### [EXCERPT]

· · · · · · ·

Disable Raspi LEDs with HA OS

Hi, I would like to disable the raspberry PI LEDs. Is there any way to do it?

this does not work:

echo none > /sys/class/leds/led1/trigger
zsh: read-only file system: /sys/class/leds/led1/trigger

If it is currently not possible, I would like to see this being a feature request.
My pi is in my sleeping room and the leds are really annoying.

as ugly as it sounds, a little bit of glue tack does wonders with leds :). I too have the pi in my bedroom and haven’t had an issue since.

Hopefully somebody will provice a real solution :smiley:

As i recalled, we can’t disable the LED for RPI4 as there are no control over it. It’s hardware limitation.

These lines should work on a rapsberry pi 4 with a other OS than Homeassistant OS (found them on the raspi forum mentioned explicitly for the raspi4):

echo 0 > /sys/class/leds/led1/brightness
echo none > /sys/class/leds/led1/trigger

echo 0 > /sys/class/leds/led0/brightness
echo none > /sys/class/leds/led0/trigger

It would be crazy from the raspberry pi organisation if this would be a hardware limitation only on the raspberry pi 4 :o

Yes… you are right. We can turn off all the LED for RPI. My re-collection is wrong…haha… thanks for sharing this info.

· · · · · · ·

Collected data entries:

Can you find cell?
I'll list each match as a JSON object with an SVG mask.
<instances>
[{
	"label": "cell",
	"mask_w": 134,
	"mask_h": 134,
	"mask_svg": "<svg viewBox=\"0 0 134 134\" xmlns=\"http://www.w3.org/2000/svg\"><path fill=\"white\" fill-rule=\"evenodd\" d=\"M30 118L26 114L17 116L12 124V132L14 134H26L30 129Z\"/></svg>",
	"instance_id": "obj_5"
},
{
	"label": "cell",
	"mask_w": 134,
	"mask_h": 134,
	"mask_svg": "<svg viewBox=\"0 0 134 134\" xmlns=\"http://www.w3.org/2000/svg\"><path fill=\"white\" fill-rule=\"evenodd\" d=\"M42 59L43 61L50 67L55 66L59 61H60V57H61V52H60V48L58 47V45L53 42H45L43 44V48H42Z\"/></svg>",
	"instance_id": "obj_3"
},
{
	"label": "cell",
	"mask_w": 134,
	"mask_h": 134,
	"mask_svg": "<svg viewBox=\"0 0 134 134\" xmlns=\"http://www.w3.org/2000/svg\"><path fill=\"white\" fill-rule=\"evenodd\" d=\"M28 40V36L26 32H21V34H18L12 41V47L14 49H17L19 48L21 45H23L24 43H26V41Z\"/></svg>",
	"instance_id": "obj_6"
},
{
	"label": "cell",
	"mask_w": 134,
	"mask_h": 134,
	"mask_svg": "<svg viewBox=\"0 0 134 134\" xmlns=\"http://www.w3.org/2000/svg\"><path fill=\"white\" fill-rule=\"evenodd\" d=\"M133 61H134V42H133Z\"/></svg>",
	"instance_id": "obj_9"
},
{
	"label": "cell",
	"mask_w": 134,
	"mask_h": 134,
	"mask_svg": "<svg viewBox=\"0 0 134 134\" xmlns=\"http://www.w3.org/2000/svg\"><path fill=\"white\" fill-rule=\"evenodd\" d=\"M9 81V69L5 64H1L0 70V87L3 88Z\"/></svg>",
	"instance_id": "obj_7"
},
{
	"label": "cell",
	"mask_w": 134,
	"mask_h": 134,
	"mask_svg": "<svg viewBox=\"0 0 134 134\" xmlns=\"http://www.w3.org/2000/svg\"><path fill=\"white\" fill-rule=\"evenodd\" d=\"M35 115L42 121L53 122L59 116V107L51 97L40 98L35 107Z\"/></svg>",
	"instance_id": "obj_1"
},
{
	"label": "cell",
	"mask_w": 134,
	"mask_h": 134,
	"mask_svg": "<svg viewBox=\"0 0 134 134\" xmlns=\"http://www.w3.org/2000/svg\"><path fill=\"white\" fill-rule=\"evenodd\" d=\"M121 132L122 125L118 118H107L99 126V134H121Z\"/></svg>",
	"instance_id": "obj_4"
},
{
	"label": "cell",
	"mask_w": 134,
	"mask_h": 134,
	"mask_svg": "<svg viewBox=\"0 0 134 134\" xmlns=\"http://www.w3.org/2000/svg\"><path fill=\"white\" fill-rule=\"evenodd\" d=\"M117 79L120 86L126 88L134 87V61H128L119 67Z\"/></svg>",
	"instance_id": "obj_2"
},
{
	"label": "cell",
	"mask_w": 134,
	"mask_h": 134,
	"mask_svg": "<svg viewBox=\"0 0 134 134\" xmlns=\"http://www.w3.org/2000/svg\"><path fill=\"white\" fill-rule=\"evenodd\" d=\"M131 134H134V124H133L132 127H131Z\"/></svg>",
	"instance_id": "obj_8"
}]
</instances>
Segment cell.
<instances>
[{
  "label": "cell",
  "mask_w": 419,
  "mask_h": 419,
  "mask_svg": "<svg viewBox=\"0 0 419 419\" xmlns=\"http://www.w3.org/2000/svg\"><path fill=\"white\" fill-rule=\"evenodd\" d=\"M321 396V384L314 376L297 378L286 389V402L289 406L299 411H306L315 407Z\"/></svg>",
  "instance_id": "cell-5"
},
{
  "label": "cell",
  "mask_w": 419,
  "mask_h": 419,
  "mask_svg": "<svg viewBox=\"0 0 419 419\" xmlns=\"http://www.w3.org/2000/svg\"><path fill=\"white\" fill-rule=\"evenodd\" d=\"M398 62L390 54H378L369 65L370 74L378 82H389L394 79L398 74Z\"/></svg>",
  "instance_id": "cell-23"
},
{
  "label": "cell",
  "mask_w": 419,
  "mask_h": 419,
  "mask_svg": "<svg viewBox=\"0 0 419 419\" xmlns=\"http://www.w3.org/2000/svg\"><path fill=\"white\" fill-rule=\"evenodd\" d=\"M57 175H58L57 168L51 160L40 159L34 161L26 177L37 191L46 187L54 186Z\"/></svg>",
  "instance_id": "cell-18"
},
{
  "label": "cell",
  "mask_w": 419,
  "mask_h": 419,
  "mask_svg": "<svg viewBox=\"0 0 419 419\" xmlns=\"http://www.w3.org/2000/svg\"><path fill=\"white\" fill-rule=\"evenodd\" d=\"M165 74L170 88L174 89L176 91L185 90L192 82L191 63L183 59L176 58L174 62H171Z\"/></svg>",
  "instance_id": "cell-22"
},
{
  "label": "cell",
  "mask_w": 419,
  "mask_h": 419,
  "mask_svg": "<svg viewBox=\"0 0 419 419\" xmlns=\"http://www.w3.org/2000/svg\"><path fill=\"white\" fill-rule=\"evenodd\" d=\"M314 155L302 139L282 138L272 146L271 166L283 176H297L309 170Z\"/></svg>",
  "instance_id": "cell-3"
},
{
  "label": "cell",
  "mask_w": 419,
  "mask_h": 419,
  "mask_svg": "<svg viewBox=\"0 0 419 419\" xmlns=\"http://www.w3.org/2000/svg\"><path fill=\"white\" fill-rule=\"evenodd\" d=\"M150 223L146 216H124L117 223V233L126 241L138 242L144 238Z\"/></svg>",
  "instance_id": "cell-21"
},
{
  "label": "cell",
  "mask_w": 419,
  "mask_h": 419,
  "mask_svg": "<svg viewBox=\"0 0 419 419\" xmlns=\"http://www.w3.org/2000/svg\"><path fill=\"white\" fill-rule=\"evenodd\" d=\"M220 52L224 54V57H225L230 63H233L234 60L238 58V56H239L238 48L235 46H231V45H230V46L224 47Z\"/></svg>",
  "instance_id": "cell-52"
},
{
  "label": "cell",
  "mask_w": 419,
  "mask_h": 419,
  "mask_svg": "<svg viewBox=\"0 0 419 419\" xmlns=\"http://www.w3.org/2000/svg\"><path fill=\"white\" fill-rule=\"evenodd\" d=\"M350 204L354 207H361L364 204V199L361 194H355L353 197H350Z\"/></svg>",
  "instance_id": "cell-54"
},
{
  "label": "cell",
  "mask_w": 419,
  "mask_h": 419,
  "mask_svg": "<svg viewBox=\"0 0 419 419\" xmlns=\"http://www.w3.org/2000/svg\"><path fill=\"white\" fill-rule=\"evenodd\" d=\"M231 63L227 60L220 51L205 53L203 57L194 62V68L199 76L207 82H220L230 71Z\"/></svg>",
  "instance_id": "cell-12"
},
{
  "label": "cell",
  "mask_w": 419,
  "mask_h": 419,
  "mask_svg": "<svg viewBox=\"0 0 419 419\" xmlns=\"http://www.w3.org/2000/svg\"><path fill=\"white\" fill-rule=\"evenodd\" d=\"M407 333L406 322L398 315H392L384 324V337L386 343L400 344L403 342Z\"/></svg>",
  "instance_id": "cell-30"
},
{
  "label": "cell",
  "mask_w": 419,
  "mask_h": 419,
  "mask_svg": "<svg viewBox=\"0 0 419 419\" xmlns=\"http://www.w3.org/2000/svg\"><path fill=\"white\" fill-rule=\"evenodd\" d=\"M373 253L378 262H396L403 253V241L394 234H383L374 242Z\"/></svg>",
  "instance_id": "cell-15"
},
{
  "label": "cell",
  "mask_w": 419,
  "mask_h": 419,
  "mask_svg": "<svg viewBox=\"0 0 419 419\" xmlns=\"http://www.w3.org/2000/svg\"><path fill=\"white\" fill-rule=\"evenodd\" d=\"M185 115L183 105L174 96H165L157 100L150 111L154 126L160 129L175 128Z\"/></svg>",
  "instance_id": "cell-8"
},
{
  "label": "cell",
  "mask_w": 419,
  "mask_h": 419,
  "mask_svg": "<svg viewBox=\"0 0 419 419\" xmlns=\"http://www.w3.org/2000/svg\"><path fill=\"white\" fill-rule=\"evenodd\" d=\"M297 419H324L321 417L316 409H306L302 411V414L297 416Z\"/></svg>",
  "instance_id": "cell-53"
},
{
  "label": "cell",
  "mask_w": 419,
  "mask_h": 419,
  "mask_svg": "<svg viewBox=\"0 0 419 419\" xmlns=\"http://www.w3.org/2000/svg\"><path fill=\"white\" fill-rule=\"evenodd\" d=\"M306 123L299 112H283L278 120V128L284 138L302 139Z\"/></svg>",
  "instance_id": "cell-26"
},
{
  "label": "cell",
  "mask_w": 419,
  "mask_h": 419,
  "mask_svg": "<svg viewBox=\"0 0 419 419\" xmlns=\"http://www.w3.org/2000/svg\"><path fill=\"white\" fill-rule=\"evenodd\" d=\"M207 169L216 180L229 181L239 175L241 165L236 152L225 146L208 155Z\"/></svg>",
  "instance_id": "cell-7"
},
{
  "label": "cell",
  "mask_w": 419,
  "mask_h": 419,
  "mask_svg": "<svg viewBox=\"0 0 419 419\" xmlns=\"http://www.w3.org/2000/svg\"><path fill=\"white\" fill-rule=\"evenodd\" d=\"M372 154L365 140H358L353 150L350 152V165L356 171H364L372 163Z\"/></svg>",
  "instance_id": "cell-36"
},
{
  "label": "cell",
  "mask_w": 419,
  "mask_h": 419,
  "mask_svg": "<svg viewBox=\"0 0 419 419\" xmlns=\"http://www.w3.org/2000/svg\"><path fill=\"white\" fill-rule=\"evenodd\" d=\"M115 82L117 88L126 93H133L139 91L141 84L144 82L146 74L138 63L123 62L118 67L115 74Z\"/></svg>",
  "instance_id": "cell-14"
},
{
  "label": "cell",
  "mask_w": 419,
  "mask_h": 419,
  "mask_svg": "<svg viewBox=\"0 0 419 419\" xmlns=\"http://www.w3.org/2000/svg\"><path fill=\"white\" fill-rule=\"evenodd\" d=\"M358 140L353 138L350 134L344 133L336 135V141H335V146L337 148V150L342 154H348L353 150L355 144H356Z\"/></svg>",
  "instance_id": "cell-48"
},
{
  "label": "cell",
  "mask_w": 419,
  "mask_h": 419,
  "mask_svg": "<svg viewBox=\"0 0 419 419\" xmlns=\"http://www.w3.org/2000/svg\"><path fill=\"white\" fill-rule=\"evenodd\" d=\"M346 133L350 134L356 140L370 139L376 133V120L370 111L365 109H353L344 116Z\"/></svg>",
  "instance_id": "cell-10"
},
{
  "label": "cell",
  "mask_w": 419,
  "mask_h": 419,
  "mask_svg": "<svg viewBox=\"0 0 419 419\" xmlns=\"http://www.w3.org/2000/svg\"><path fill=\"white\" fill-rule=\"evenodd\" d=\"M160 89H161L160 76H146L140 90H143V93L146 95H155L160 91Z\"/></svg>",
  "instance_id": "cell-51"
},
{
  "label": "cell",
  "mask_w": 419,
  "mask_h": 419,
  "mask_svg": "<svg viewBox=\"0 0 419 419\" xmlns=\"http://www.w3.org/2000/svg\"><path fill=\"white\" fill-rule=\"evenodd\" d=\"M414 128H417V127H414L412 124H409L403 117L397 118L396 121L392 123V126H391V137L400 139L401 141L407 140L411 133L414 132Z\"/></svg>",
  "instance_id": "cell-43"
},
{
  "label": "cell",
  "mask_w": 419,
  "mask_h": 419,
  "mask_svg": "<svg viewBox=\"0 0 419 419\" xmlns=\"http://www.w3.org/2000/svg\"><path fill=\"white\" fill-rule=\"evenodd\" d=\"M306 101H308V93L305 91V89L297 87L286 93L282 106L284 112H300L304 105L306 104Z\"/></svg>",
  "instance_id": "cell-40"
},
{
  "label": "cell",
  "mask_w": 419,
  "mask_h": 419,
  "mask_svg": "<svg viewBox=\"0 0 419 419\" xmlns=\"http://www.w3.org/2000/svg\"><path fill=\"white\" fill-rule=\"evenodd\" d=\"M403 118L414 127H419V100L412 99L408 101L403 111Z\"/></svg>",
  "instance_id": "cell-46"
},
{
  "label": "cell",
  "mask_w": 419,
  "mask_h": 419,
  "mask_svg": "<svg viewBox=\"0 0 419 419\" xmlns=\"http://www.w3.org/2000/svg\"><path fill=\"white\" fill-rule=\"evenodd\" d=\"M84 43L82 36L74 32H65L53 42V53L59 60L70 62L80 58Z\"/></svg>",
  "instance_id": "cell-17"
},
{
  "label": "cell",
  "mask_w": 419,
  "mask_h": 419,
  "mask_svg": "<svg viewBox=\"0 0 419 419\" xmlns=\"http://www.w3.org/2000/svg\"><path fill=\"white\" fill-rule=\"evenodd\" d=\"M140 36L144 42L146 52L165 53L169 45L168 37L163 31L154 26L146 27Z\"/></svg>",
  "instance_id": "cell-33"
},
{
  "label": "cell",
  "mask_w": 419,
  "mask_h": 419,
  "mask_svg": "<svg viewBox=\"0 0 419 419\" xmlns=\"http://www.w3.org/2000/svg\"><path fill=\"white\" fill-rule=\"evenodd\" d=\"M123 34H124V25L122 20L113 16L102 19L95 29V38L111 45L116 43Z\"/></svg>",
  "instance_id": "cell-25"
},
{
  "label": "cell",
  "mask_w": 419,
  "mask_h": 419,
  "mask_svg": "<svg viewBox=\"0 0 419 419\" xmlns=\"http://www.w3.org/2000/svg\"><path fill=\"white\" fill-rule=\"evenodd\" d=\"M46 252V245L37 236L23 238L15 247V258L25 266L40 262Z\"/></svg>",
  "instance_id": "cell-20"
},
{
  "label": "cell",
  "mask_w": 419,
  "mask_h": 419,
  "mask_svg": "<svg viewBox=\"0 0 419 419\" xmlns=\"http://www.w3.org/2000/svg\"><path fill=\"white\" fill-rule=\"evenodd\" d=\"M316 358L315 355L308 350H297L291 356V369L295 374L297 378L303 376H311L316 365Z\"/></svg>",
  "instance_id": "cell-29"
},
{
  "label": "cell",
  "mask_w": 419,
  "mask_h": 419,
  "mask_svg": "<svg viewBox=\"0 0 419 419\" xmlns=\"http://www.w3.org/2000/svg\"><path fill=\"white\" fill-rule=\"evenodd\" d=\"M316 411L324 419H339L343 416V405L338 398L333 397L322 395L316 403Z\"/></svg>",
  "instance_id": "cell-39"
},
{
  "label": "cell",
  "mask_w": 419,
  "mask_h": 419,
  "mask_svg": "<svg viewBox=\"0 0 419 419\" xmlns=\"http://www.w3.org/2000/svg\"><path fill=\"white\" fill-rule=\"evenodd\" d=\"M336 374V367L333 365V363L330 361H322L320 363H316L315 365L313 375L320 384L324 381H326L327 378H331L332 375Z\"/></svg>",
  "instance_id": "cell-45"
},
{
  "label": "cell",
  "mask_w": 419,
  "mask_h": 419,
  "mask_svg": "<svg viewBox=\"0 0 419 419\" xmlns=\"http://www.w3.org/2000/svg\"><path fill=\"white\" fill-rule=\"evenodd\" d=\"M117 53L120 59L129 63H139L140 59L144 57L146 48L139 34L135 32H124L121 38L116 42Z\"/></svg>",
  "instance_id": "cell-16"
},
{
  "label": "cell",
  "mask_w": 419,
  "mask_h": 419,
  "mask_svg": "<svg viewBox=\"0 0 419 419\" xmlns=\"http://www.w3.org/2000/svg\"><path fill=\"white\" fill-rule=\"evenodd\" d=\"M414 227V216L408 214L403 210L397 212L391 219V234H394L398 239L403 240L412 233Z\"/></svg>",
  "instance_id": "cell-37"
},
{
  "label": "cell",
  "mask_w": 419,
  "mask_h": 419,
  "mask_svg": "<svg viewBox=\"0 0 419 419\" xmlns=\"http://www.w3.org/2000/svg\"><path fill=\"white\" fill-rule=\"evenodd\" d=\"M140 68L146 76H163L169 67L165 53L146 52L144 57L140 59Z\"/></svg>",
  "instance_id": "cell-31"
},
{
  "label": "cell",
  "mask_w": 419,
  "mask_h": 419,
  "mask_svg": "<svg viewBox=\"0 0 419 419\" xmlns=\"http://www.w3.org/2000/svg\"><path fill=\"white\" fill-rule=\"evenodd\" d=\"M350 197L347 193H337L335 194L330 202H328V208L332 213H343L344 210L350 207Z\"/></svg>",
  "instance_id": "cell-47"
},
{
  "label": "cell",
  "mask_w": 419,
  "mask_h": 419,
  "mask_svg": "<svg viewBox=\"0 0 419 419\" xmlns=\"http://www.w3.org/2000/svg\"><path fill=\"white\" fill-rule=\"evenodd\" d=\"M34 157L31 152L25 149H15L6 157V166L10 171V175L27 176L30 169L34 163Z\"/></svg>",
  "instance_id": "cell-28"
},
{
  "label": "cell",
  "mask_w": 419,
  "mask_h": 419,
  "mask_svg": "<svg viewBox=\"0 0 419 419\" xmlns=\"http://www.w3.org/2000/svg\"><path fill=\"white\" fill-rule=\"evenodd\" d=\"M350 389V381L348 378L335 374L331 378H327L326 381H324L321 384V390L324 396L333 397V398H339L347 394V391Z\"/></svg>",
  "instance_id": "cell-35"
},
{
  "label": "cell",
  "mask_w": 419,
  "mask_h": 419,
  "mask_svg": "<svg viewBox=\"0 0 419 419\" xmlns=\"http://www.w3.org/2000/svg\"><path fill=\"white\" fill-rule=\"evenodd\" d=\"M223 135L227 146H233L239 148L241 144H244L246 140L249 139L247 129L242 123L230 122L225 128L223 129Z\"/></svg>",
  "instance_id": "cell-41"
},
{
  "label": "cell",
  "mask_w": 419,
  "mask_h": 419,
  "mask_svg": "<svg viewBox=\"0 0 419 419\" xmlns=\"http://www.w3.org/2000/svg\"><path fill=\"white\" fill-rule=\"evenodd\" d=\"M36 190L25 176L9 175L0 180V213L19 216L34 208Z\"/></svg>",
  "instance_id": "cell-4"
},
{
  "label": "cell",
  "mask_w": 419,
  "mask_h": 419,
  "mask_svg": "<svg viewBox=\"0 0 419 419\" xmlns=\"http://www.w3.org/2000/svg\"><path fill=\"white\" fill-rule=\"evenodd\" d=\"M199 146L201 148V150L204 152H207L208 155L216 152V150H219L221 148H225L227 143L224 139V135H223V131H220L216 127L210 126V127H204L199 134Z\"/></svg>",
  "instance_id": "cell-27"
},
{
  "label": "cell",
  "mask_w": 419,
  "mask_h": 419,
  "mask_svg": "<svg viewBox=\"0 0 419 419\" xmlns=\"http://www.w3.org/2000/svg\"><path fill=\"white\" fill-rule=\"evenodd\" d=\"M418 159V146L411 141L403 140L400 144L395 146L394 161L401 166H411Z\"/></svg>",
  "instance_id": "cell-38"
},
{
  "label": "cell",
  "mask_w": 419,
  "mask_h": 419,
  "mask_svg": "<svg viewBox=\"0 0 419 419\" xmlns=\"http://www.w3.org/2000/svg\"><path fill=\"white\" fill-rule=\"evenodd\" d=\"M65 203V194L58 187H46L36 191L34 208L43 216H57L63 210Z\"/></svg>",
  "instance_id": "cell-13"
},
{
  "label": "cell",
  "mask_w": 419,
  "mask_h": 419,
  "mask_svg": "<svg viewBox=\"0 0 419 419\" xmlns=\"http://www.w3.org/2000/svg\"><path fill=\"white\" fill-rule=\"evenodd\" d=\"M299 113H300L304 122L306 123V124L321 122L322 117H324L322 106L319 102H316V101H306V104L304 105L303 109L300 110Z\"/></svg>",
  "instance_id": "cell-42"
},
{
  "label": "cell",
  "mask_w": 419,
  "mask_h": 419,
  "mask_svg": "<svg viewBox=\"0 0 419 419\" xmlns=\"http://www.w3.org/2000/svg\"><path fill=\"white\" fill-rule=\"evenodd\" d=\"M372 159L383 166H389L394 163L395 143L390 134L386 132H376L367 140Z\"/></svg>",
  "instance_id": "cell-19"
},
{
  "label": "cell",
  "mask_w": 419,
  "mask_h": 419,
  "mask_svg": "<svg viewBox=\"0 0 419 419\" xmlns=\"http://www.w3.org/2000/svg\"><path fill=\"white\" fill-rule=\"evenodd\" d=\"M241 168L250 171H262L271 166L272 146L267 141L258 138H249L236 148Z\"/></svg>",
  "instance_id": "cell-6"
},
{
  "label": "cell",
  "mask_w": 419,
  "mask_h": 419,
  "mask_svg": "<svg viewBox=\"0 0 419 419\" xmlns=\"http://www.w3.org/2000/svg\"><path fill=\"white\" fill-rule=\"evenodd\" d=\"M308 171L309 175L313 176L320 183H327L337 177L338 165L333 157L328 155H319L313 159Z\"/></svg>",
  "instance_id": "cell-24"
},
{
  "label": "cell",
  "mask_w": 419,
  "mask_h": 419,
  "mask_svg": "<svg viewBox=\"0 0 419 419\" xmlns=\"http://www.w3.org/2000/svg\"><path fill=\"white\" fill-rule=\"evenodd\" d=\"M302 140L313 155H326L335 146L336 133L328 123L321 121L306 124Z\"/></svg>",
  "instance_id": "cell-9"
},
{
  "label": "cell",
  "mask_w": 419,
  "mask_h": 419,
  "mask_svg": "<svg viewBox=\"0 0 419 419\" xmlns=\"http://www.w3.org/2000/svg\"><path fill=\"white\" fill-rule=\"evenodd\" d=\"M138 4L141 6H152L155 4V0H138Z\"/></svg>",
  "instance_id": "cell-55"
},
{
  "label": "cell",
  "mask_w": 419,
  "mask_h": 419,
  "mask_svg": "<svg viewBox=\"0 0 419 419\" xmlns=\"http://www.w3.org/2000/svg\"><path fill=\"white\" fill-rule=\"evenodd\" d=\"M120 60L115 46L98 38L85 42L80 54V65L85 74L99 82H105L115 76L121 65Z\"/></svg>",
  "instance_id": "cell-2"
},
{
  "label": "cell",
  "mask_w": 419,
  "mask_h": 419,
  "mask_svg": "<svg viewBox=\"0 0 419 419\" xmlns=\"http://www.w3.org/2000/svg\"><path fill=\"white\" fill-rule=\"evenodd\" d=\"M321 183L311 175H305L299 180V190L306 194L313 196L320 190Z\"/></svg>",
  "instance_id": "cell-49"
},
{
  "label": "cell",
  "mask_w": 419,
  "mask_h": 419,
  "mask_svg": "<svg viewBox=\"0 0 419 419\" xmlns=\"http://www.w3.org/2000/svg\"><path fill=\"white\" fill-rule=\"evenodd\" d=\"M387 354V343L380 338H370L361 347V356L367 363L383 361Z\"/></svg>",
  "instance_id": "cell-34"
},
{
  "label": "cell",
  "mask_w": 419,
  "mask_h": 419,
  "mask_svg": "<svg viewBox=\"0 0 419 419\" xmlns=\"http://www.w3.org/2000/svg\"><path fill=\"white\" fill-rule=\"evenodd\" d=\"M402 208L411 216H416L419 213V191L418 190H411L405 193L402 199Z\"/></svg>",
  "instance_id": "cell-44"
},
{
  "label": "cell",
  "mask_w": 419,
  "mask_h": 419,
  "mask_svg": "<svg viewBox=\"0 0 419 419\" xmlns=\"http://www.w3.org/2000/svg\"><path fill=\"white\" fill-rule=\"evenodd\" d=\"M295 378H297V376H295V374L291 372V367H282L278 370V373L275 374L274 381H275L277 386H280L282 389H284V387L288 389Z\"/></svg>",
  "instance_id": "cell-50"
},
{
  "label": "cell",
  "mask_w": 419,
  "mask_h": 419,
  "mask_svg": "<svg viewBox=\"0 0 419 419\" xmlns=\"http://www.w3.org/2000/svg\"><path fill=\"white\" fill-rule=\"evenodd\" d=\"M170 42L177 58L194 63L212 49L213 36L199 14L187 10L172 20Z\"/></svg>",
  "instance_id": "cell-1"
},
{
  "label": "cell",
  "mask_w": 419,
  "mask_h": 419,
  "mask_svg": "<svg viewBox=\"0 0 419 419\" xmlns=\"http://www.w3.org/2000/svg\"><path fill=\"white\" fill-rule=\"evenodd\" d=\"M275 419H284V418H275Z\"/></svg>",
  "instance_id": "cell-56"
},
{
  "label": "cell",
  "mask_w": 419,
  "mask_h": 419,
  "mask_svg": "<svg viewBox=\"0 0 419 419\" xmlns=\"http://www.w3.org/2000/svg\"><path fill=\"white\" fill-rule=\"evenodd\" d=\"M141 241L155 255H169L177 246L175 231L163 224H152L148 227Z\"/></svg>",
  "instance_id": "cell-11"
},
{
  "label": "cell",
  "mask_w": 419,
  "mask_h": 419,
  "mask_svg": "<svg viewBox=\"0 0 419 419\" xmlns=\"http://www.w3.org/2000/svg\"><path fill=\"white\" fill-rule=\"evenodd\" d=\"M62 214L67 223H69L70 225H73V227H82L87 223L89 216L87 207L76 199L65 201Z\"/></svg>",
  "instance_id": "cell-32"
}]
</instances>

· · · · · · ·

### [WORK INSTRUCTIONS]
A. Shorten the paragraph in the Raspberry Pi LED thread that begins "If it is currently not possible" into a brief bulleted list that keeps its main facts.
B. Answer these questions from the Raspberry Pi LED thread:
(i) What error does the shell report when the first command is run?
(ii) What material does one reply suggest for covering the LEDs?
(iii) For which Pi model was a hardware limitation claimed?
The records have no connection to the text.

### [EXPECTED OUTPUTS]
A.
- If disabling the LEDs isn't currently possible, the poster wants it as a feature request.
- The Pi is in the poster's sleeping room.
- The LEDs are very annoying there.

B.
(i) zsh: read-only file system: /sys/class/leds/led1/trigger
(ii) A little bit of glue tack.
(iii) The RPI4 (Raspberry Pi 4).